You would struggle to find a better place to be on a Wednesday evening: downtown Chicago in the beautiful Millennium Park. It’s a fantastic summer night and just knowing I had two hours of music from Ray LaMontagne and David Gray ahead made me realize there was nowhere else in the world I’d rather be. Just in case the scene painting doesn’t sound picturesque enough, the audience was also treated to a 20 minute fireworks show midway through Gray’s set, seen over the trees from the nearby Navy Pier. It was one for the record books.
LaMontagne’s set was almost entirely songs off his new album God Willin’ and the Creek Don’t Rise. Starting off with arguably the best of the ten songs from the album, LaMontagne opened with “The Summer”. While most of the new album has a heavy country sound to it, as did his previous album Gossip in the Grain, this song is more reminiscent of his first two albums. It’s heartfelt, moving and simplistic in nature. Throughout his set, he would pepper in some favorites, like “Trouble” off his first and well-loved album of the same name. The good news for Ray LaMontagne fans; the old stuff still sounds amazing. Even better news… so do his new songs.
But the tone of the night was down-home-and-dirty, bluegrass in spirit and accompanied with a slide guitar. LaMontagne sounds fantastic live; his voice is gritty, hoarse and wonderful. It’s moving juxtaposition, having a voice that is so rustic and gravelly in sound, but saying some of the most beautiful lyrics I sincerely believe to ever have been penned. He stood stage left for most of the show, about six feet from the front of the stage. It was evident that what was meant to take center stage was his voice.
His is not a concert you go to for a light show or spectacle.
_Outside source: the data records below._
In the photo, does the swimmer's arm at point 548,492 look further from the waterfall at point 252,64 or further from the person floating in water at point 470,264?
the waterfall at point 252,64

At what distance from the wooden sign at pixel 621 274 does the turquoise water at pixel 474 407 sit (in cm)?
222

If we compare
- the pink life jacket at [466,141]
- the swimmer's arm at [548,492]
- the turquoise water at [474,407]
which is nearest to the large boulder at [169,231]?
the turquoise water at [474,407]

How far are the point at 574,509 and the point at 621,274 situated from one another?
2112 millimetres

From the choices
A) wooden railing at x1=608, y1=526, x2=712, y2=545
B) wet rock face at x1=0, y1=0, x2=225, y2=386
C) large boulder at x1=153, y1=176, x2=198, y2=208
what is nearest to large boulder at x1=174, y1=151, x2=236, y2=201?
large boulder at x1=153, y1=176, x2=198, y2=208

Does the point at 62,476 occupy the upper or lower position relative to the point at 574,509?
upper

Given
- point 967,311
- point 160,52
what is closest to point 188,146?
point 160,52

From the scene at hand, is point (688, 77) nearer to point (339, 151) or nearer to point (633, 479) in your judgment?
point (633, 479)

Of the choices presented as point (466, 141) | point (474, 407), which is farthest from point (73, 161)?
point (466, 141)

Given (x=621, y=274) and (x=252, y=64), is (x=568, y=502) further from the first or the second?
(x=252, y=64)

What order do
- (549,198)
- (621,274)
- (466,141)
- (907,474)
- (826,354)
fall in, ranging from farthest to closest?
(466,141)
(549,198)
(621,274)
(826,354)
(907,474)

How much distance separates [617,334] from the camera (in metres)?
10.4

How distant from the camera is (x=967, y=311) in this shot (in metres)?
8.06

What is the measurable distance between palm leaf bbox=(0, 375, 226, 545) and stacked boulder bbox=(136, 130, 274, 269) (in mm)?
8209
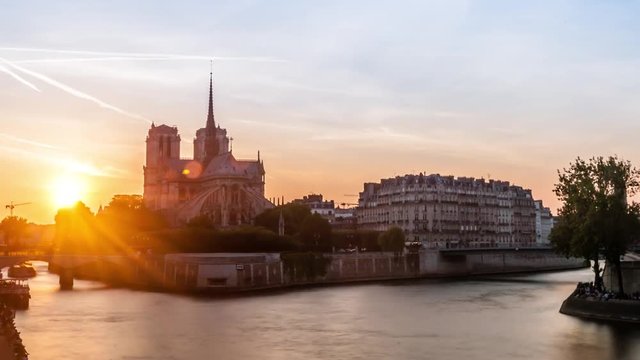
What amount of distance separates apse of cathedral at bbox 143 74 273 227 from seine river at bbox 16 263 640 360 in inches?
2299

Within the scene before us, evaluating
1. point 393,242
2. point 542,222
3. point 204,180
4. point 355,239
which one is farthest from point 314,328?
point 542,222

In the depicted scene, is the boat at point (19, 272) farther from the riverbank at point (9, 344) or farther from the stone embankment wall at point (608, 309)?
the riverbank at point (9, 344)

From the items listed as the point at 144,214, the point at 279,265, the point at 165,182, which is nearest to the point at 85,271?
the point at 144,214

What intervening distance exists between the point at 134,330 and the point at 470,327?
17.5 metres

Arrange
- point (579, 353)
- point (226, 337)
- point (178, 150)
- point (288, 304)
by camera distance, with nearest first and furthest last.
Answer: point (579, 353), point (226, 337), point (288, 304), point (178, 150)

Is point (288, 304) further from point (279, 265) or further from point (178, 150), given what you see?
point (178, 150)

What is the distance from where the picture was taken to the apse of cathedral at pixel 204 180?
123562 mm

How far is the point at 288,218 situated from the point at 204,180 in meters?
37.5

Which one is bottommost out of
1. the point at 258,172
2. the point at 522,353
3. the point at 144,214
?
the point at 522,353

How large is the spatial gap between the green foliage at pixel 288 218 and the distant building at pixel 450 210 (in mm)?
25269

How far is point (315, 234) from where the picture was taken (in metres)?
93.0

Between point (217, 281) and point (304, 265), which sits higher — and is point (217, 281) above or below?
below

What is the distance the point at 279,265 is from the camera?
76688 mm

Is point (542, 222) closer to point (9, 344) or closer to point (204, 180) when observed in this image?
point (204, 180)
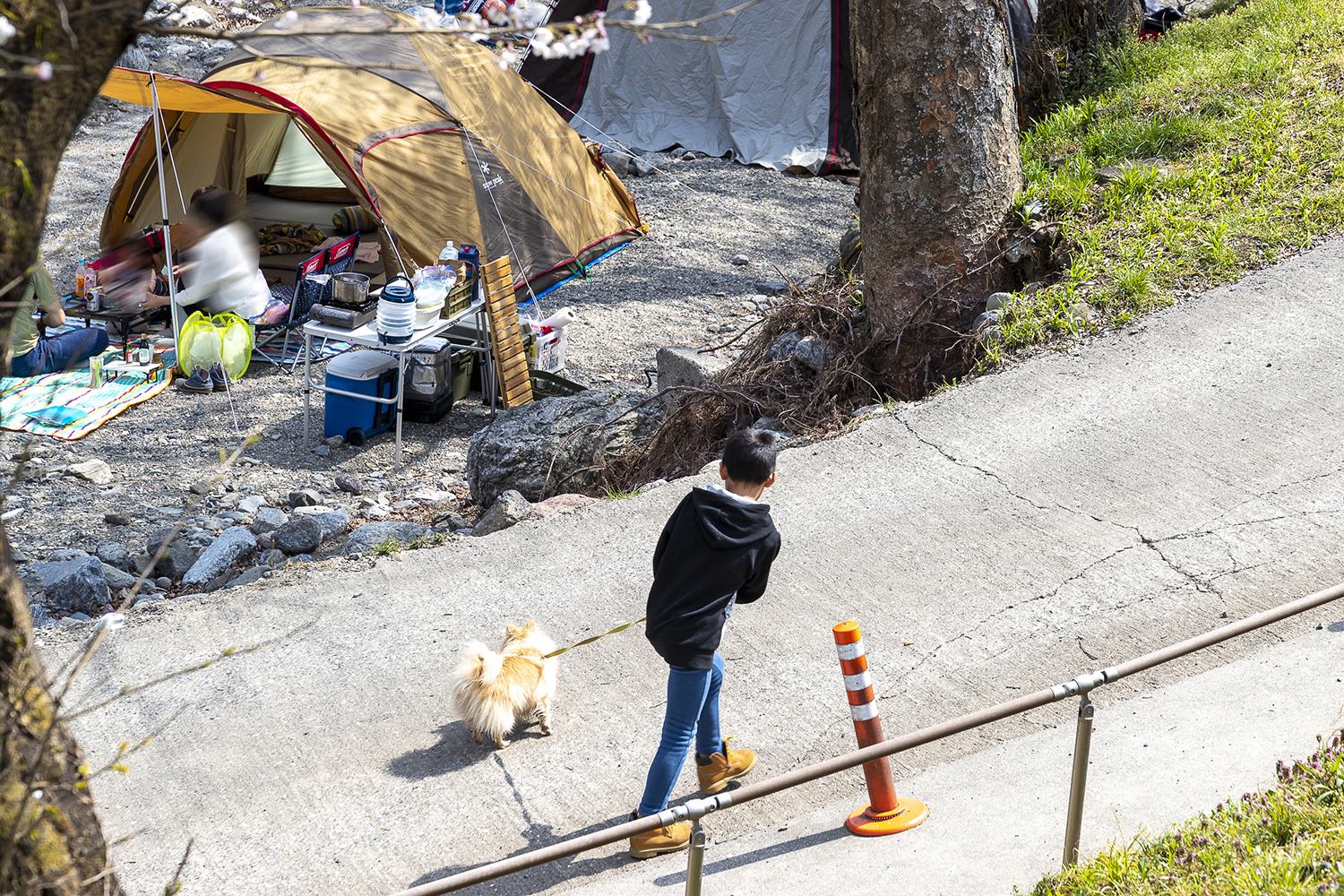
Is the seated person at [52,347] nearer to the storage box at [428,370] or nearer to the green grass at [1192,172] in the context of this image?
the storage box at [428,370]

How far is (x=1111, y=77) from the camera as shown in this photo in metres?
9.41

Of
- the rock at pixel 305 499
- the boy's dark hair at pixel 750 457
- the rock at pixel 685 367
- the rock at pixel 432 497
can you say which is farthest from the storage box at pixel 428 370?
the boy's dark hair at pixel 750 457

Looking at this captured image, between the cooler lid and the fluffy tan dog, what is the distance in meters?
4.61

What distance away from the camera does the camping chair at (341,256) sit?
393 inches

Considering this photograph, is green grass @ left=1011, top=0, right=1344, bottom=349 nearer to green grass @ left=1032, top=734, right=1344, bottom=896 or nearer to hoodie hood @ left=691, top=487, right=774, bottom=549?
hoodie hood @ left=691, top=487, right=774, bottom=549

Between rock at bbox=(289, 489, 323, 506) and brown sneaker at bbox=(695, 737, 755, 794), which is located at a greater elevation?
brown sneaker at bbox=(695, 737, 755, 794)

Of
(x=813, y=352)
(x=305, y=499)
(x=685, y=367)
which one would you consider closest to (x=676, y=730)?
(x=813, y=352)

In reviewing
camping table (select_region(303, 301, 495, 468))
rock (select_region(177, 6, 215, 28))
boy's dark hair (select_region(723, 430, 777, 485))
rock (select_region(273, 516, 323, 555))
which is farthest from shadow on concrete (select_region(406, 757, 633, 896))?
rock (select_region(177, 6, 215, 28))

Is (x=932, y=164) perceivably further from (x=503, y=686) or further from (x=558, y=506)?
(x=503, y=686)

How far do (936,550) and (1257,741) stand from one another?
1723 mm

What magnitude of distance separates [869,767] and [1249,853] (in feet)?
3.58

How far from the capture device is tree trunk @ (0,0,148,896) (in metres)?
1.83

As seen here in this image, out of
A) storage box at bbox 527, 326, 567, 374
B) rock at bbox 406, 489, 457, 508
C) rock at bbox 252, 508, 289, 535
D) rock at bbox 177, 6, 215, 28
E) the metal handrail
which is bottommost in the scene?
rock at bbox 406, 489, 457, 508

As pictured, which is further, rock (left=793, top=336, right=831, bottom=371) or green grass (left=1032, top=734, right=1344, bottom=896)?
rock (left=793, top=336, right=831, bottom=371)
The audience rarely heard his voice other than through song. A few meek “thank yous” here and there, and that was all. The one moment in the show when LaMontagne spoke to the crowd, he let them know that “Chicago puts New York City to shame.” He said he walked the city during the day and loved the people and architecture, going as far as saying he only decided not to move to Chicago when he found out that you couldn’t “live in one of the buildings that looks like Batman” (he meant the Willis Tower and Hancock Building). The fans went wild. It only took him about three sentences to keep the crowd with him. And while he may not have the most outlandish stage persona, no one can fault the music.
The number of couples that started slow dancing when he played “Let it be Me” and “Hold you in my Arms” was enough to make the biggest cynic smile. Priztker Pavilion is a great venue for interaction. The oversized lawn section made the audience able to lie, dance or sway. It made for an equally impressive standing ovation which LaMontagne received for both “You are the Best Thing” and his encore “Jolene”. The standing audience seemed to stretch on into oblivion.
When David Gray took the stage, it was evident that his show was going to be a different animal entirely. Gray came on, accompanied with a much larger band; the stage draped with a netting of blue lights and smoke machines. While LaMontagne seemed dead-set on exposing the crowd to his then eight-day-old CD, David Gray had the crowd favorites on the docket. As his last CD, Draw the Line came out in September of last year, there wasn’t a pressing issue to play only new material. That being said, he still did play a lot of new material. He began with two songs off latest, “Fugitive” and “Draw the Line”. The big reaction from the audience didn’t appear until he played the first chord of “You’re the One I Love”, off his beloved 2005 album Life in Slow Motion, same with “Slow Motion” and “Now and Always”, off of the same album.
Gray rotated between the acoustic guitar and piano, frequently dancing and engaging with the crowd as he went. During “Sail Away”, he had everyone put their hands in the air and go side to side, stating that he “needed to see some waves for this song”. It was during “Nemesis” that we were exposed to Gray’s serious talent. The song, epic both in sound and length, had to have been 10-15 minutes in length. A disco ball dropped during the song, ricocheting off of the steel beams arcing over the grass section of the pavilion. It was like Gray harnessed his inner Grateful Dead jam sensibilities. By the end of it, he let the crowd know “I always feel like I’ve died and was born someone else after that song is over.”
Other highlights included hits “This Year’s Love” and “Babylon”, with the chorus sung solely by the fans. He brought volume with “Be Mine” and “Hello, Goodbye”, completely enthralling the venue. He was a presence on stage, giving the fans the songs they wanted to hear, but in a completely new way. “Please Forgive Me” was extended an additional five minutes with a serious jam session. With the energy that he exuded, there would be absolutely no way he could have played before LaMontagne. Gray’s increase in energy was exactly what needed to follow LaMontagne, to keep the fans’ attention and connect.
To finish the show, LaMontagne reappeared, and together they covered The Beatles “Dig a Pony”. It was great to hear two spectacular musicians cover a band that they both so evidently pull inspiration from. While it would have been really great to see them come out during one another’s sets to cover a song or two (of original material) it was a great end to a night that epitomizes Chicago in the summertime.